### Exercise
Reproduce all of the records exactly.

### Rows from a spatial reasoning dataset
........
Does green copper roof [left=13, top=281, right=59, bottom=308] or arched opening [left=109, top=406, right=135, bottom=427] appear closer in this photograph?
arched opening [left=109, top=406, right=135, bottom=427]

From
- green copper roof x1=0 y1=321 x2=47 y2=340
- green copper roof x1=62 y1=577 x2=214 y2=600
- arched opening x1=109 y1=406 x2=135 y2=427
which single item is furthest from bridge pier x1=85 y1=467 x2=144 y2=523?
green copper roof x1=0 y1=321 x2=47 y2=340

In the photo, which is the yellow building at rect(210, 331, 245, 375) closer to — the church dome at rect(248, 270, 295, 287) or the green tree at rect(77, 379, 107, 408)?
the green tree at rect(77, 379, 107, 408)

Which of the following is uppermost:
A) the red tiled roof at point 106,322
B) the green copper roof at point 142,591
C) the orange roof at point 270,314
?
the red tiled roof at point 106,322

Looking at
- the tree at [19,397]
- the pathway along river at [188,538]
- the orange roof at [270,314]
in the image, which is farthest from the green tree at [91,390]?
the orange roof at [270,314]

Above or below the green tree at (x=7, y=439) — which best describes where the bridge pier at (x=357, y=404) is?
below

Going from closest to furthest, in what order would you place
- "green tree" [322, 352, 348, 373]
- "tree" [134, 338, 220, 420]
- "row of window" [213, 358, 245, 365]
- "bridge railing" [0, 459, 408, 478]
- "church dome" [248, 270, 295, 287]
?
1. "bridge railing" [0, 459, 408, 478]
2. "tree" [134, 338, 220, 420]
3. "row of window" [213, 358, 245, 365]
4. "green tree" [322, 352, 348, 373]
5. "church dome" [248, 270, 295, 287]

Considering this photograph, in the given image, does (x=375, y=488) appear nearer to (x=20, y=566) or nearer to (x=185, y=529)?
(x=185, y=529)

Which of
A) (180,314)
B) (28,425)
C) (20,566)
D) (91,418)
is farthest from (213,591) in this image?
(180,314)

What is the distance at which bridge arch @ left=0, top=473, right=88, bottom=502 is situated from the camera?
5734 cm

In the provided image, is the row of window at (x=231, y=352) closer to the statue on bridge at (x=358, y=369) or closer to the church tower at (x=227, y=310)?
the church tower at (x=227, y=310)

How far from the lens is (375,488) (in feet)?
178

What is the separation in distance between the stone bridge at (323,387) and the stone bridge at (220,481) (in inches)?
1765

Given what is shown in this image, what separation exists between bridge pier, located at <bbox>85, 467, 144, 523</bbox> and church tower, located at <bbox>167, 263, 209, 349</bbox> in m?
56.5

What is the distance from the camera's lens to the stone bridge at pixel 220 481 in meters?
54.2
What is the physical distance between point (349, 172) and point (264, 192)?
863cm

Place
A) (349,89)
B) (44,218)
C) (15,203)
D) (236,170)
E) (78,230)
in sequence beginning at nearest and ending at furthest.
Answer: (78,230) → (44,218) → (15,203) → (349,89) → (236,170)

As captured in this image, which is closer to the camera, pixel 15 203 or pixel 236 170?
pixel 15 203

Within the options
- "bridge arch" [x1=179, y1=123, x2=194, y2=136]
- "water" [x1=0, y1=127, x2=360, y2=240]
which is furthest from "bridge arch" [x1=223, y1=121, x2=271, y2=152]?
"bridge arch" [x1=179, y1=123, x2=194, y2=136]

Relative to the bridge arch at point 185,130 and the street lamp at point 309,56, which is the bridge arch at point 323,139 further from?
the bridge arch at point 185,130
........
### Response to the exercise
Does green copper roof [left=13, top=281, right=59, bottom=308] or arched opening [left=109, top=406, right=135, bottom=427] appear closer in this photograph?
arched opening [left=109, top=406, right=135, bottom=427]

From
- green copper roof x1=0 y1=321 x2=47 y2=340
- green copper roof x1=62 y1=577 x2=214 y2=600
- arched opening x1=109 y1=406 x2=135 y2=427
which single item is furthest from bridge pier x1=85 y1=467 x2=144 y2=523?
green copper roof x1=0 y1=321 x2=47 y2=340

In the photo, which is the yellow building at rect(210, 331, 245, 375) closer to — the church dome at rect(248, 270, 295, 287) or the green tree at rect(77, 379, 107, 408)?
the green tree at rect(77, 379, 107, 408)

Which of the following is uppermost:
A) the red tiled roof at point 106,322
B) the green copper roof at point 142,591
C) the orange roof at point 270,314
?
the red tiled roof at point 106,322

Looking at
- the tree at [19,397]
- the pathway along river at [188,538]
- the orange roof at [270,314]
in the image, which is farthest from the green tree at [91,390]?
the orange roof at [270,314]

Above or below the green tree at (x=7, y=439) — which best describes where the bridge pier at (x=357, y=404) is?
below

Going from closest to furthest, in what order would you place
- "green tree" [322, 352, 348, 373]
- "tree" [134, 338, 220, 420]
- "row of window" [213, 358, 245, 365]
- "bridge railing" [0, 459, 408, 478]
- "church dome" [248, 270, 295, 287]
?
1. "bridge railing" [0, 459, 408, 478]
2. "tree" [134, 338, 220, 420]
3. "row of window" [213, 358, 245, 365]
4. "green tree" [322, 352, 348, 373]
5. "church dome" [248, 270, 295, 287]

Considering this photograph, in the given image, does (x=375, y=488) appear nearer to (x=20, y=566) or nearer to (x=185, y=529)?
(x=185, y=529)

Which of
A) (180,314)
B) (28,425)
C) (20,566)
D) (91,418)
is farthest from (213,591) in this image?
(180,314)

What is the distance at which bridge arch @ left=0, top=473, right=88, bottom=502 is situated from the camera?
5734 cm

In the provided image, is the row of window at (x=231, y=352) closer to the statue on bridge at (x=358, y=369) or closer to the church tower at (x=227, y=310)?
the church tower at (x=227, y=310)

How far from the lens is (375,488) (in feet)?
178

What is the separation in distance between the stone bridge at (323,387) and the stone bridge at (220,481) (in inches)?
1765

Given what is shown in this image, what separation exists between bridge pier, located at <bbox>85, 467, 144, 523</bbox> and church tower, located at <bbox>167, 263, 209, 349</bbox> in m?
56.5

What is the distance from the camera's lens to the stone bridge at pixel 220 481 in meters?
54.2
What is the physical distance between point (349, 172) and point (264, 192)?
863cm

Place
A) (349,89)
B) (44,218)
C) (15,203)
D) (236,170)
E) (78,230)
in sequence beginning at nearest and ending at furthest.
Answer: (78,230) → (44,218) → (15,203) → (349,89) → (236,170)

As captured in this image, which is closer to the camera, pixel 15 203 or pixel 236 170?
pixel 15 203

Within the options
- "bridge arch" [x1=179, y1=123, x2=194, y2=136]
- "water" [x1=0, y1=127, x2=360, y2=240]
which is furthest from "bridge arch" [x1=223, y1=121, x2=271, y2=152]?
"bridge arch" [x1=179, y1=123, x2=194, y2=136]

Relative to the bridge arch at point 185,130 and the street lamp at point 309,56, which is the bridge arch at point 323,139 further from?
the bridge arch at point 185,130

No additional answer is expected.